Records of scene-based questions:

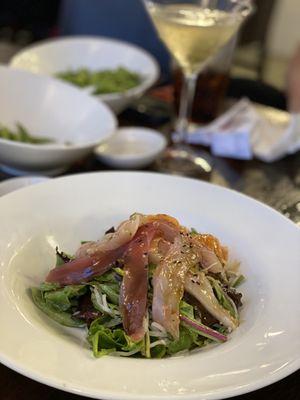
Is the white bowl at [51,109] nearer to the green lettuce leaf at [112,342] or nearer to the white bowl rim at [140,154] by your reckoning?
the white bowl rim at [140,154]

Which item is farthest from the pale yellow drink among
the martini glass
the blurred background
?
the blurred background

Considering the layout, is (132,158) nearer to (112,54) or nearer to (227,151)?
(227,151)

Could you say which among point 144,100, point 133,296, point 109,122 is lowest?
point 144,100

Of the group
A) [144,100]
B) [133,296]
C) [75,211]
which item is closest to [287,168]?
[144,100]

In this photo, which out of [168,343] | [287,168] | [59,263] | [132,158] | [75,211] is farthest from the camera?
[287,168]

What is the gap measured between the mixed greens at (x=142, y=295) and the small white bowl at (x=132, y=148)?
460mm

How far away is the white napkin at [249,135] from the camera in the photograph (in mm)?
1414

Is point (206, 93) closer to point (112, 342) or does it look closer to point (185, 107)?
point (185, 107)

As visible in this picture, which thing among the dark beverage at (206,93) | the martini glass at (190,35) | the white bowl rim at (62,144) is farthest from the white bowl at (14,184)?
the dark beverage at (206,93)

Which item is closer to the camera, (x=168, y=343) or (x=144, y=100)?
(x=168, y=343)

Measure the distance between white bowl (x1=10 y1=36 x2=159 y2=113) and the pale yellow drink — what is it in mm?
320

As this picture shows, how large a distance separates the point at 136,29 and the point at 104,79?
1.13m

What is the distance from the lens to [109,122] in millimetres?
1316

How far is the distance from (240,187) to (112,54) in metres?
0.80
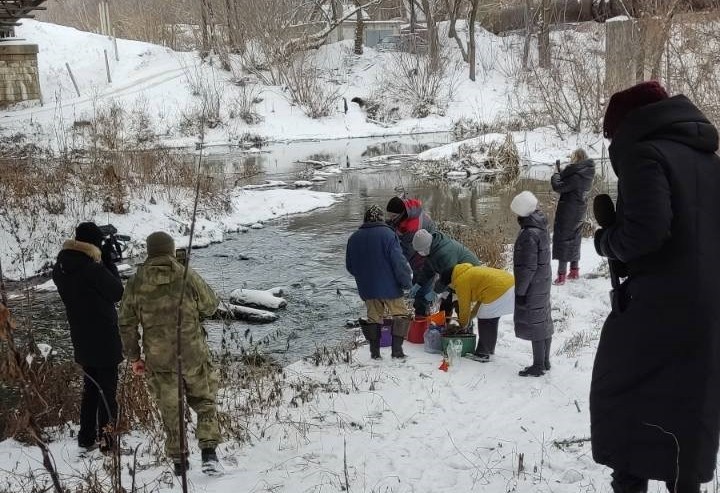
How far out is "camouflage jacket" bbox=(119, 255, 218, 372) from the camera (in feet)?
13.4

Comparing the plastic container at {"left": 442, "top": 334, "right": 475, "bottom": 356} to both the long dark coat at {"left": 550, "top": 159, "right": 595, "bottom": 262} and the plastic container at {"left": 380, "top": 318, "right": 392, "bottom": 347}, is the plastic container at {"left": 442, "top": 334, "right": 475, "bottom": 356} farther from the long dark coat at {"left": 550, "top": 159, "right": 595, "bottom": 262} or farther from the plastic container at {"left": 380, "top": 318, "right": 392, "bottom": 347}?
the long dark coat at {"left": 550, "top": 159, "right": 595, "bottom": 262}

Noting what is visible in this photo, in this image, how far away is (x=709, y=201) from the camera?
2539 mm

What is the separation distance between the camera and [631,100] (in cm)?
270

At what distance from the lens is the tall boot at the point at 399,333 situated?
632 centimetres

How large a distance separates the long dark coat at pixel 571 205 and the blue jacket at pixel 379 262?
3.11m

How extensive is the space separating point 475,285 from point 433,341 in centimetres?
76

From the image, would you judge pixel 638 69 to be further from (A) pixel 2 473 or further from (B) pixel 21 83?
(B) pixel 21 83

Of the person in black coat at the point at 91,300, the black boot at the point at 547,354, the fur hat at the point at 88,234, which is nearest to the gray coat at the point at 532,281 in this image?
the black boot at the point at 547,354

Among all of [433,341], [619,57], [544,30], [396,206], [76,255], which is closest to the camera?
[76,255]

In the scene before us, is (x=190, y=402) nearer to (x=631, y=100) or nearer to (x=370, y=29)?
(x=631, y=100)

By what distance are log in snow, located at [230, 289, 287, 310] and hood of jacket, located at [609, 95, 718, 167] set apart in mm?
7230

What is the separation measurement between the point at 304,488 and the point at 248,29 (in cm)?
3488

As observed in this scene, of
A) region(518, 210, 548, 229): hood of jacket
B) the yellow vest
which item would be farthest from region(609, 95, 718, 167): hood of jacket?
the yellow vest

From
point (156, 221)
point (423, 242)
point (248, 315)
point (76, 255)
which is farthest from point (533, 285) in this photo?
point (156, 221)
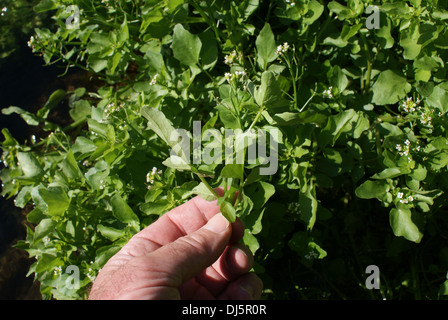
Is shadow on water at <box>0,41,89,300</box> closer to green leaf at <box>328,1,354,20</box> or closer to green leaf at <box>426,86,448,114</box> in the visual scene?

REQUIREMENTS:
Leave out the pictures, and please output only the lines from the line that contains "By what distance" through the end of the data, both ends included.

OUTPUT BELOW:
By what distance are log in snow, located at [230, 289, 287, 310] and hood of jacket, located at [609, 95, 718, 167] set apart in mm?
7230

What is the separation measurement between the point at 304,488 and the point at 248,29 (in cm)?
3488

As observed in this scene, of
A) region(518, 210, 548, 229): hood of jacket
B) the yellow vest
which item would be farthest from region(609, 95, 718, 167): hood of jacket?
the yellow vest

From
point (156, 221)
point (423, 242)
point (248, 315)
point (76, 255)
which is farthest from point (533, 285) in this photo?
point (156, 221)
Is shadow on water at <box>0,41,89,300</box> closer to green leaf at <box>328,1,354,20</box> or closer to green leaf at <box>426,86,448,114</box> in the visual scene?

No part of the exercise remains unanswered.